Compito breve a: Nell'estratto su Rembrandt, quanti anni sono trascorsi dalla morte del pittore quando l'Olanda celebra "l'anno di Rembrandt"?

━━ Estratto fornito ━━

Rembrandt, Isaak e Rebekka (1665-1669)

Tutto Rembrandt

Francesco Stocchi

Gli olandesi celebrano il loro artista simbolo con una mostra grandiosa che si fa beffa della tradizione

A 350 anni dalla morte di Rembrandt, l’Olanda celebra “l’anno di Rembrandt” organizzando un susseguirsi di mostre ed eventi speciali che onorano questo grandissimo, prolifico e ingordo artista.

Messe da parte questioni di gusto e di stile, gli olandesi mai risultano banali o gretti quando si presentano le condizioni per proporre modelli innovativi, per osare, facendosi beffa della tradizione. Non intimoriti dal peso di una grande storia culturale, prediligono una concezione della storia in modalità evolutiva, come custode del fuoco, non culto delle ceneri, per usare una felice definizione di Mahler.

━━━
━━ Dati forniti ━━

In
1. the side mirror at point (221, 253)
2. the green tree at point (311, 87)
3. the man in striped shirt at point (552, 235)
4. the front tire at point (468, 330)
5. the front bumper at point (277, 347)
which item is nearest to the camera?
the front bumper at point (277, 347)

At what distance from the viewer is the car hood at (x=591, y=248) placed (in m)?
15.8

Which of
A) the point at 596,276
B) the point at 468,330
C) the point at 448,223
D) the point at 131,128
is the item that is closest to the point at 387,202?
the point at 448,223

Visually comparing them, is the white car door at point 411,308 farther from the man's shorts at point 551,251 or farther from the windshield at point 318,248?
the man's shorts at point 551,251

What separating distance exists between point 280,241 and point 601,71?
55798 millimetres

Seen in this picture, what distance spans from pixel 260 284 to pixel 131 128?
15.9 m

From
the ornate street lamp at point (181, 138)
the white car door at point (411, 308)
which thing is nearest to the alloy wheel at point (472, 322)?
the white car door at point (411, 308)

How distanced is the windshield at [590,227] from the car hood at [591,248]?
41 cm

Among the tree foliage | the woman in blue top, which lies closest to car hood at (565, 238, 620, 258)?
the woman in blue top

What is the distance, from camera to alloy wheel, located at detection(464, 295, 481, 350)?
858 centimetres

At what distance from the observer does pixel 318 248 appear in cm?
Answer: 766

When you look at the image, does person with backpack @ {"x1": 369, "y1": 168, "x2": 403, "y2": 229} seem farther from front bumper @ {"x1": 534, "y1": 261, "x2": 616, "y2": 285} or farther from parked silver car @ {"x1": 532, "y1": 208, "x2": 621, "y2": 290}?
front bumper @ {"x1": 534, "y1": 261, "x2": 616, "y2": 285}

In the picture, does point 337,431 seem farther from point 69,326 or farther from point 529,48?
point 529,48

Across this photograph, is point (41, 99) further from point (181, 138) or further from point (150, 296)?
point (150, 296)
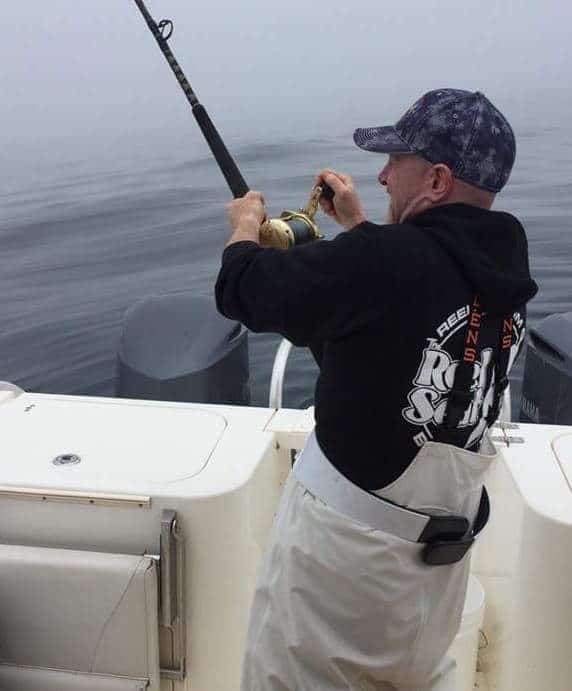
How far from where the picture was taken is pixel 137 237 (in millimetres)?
7965

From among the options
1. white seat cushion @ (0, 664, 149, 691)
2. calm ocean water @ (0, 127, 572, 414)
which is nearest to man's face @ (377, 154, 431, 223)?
white seat cushion @ (0, 664, 149, 691)

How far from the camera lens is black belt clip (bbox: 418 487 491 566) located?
1105mm

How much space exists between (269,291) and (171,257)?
6.42m

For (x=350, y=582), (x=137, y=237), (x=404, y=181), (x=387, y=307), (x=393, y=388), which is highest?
(x=404, y=181)

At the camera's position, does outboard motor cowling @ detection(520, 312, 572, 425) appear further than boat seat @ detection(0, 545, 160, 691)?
Yes

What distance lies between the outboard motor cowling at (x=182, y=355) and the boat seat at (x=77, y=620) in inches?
43.2

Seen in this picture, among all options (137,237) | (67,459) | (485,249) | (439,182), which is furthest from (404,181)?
(137,237)

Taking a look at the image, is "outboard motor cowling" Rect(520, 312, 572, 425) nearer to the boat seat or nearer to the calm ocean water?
the calm ocean water

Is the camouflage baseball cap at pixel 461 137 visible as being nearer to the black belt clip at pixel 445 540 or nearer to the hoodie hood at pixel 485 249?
the hoodie hood at pixel 485 249

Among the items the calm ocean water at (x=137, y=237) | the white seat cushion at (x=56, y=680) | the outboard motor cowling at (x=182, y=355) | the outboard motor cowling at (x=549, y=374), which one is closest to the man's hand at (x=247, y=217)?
the white seat cushion at (x=56, y=680)

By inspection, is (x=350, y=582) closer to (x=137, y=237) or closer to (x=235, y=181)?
(x=235, y=181)

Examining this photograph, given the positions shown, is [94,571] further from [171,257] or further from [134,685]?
[171,257]

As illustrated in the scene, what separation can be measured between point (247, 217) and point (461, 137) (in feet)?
1.13

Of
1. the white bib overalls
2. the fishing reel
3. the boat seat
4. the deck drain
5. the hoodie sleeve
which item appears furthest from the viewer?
the deck drain
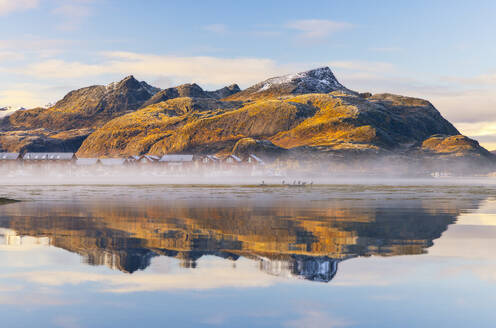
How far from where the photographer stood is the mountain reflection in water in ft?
71.0

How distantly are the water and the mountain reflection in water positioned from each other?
0.10 meters

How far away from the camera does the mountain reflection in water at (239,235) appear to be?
2164 cm

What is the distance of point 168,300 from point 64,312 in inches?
102

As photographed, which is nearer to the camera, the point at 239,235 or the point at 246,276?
the point at 246,276

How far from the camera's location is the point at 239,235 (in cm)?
2923

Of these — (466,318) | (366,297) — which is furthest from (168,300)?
(466,318)

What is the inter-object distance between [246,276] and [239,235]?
35.7 ft

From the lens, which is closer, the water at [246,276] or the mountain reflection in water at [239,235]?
Result: the water at [246,276]

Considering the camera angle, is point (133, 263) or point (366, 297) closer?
point (366, 297)

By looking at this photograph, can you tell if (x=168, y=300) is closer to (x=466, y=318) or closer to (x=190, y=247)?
(x=466, y=318)

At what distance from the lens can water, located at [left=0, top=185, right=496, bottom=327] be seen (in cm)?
1397

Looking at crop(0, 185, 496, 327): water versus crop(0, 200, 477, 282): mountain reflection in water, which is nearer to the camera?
crop(0, 185, 496, 327): water

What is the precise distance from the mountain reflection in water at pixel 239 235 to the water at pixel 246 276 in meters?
0.10

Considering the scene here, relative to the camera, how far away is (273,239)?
27469 mm
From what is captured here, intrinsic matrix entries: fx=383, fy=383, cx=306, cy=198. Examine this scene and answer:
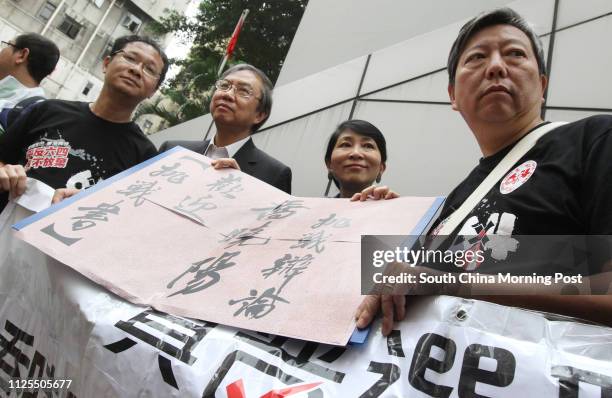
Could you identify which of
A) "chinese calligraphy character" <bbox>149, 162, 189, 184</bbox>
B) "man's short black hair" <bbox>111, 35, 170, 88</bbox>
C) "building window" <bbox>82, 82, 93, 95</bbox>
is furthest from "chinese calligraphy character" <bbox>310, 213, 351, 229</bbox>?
"building window" <bbox>82, 82, 93, 95</bbox>

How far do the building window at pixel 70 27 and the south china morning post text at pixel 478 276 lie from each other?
80.5 ft

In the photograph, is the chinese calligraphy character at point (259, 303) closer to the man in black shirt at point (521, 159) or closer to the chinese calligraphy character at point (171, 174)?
the man in black shirt at point (521, 159)

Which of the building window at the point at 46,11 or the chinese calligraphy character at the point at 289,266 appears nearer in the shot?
the chinese calligraphy character at the point at 289,266

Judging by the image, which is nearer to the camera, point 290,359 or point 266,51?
point 290,359

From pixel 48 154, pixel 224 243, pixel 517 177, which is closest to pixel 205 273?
pixel 224 243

━━━

Compito breve b: Disponi come elenco numerato tutto ciò che, nelle righe dei dati forniti, va dalla riga contenente "As photographed, which" giù fino a quella contenente "Result: the water at [246,276]", entrambe incluse, tralasciando le righe vuote.

Risultato esercizio a: Sono trascorsi 350 anni.

Risultato esercizio b:
1. As photographed, which is nearer to the camera, the point at 239,235 or the point at 246,276?
2. the point at 246,276
3. How far from the camera's location is the point at 239,235 (in cm)?
4. 2923
5. Of these — (466,318) | (366,297) — which is furthest from (168,300)?
6. (466,318)
7. What is the inter-object distance between [246,276] and [239,235]?
8. 35.7 ft
9. From the lens, which is closer, the water at [246,276] or the mountain reflection in water at [239,235]?
10. Result: the water at [246,276]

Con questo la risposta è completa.